▶ **Data for processing**:
>>>

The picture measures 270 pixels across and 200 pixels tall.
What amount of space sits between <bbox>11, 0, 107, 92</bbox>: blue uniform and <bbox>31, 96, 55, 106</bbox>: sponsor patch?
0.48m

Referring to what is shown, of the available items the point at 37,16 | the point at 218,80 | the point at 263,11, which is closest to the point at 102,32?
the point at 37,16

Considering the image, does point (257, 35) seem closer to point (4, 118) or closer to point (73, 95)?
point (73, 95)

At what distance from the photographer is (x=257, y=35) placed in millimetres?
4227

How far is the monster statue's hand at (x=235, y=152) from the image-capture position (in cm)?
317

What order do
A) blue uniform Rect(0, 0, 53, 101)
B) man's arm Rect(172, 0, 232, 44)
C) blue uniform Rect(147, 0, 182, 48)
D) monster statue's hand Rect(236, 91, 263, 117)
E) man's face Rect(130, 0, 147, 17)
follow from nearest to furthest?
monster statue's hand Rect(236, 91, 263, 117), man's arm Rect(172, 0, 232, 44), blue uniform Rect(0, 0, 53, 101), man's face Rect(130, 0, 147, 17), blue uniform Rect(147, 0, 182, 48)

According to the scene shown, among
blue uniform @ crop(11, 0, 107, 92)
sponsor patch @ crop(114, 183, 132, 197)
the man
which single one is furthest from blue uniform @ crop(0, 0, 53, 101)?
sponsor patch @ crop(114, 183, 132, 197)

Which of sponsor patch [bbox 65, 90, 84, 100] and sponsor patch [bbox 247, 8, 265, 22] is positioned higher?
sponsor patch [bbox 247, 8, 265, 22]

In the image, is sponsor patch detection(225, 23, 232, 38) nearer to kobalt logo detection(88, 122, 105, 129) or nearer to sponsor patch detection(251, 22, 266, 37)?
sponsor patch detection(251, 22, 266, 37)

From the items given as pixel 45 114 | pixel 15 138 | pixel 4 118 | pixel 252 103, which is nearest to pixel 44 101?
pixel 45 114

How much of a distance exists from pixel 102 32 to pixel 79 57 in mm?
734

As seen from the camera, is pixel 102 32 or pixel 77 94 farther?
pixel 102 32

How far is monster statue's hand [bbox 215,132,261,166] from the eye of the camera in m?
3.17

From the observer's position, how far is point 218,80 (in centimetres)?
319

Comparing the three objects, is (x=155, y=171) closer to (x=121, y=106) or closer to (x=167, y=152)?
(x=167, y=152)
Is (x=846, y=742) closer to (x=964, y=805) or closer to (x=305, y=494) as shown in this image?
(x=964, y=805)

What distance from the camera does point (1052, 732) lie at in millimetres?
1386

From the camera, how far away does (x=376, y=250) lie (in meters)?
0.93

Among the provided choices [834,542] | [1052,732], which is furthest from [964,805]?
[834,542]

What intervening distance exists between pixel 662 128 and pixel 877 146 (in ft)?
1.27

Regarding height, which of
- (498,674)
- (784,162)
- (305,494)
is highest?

<<<

▶ **What you have to do**: Quote the data word for word from its first line through the line containing "monster statue's hand Rect(236, 91, 263, 117), man's", including that line.

▶ **Answer to the task**:
The picture measures 270 pixels across and 200 pixels tall.
What amount of space sits between <bbox>11, 0, 107, 92</bbox>: blue uniform and <bbox>31, 96, 55, 106</bbox>: sponsor patch?
0.48m

Referring to what is shown, of the available items the point at 37,16 | the point at 218,80 | the point at 263,11, which is closest to the point at 102,32?
the point at 37,16

Considering the image, does point (257, 35) seem closer to point (4, 118) or closer to point (73, 95)?
point (73, 95)

At what distance from the photographer is (x=257, y=35) placed in millimetres?
4227

How far is the monster statue's hand at (x=235, y=152) from the image-capture position (in cm)?
317

What order do
A) blue uniform Rect(0, 0, 53, 101)
B) man's arm Rect(172, 0, 232, 44)
C) blue uniform Rect(147, 0, 182, 48)
D) monster statue's hand Rect(236, 91, 263, 117)
E) man's face Rect(130, 0, 147, 17)
follow from nearest to furthest?
monster statue's hand Rect(236, 91, 263, 117), man's arm Rect(172, 0, 232, 44), blue uniform Rect(0, 0, 53, 101), man's face Rect(130, 0, 147, 17), blue uniform Rect(147, 0, 182, 48)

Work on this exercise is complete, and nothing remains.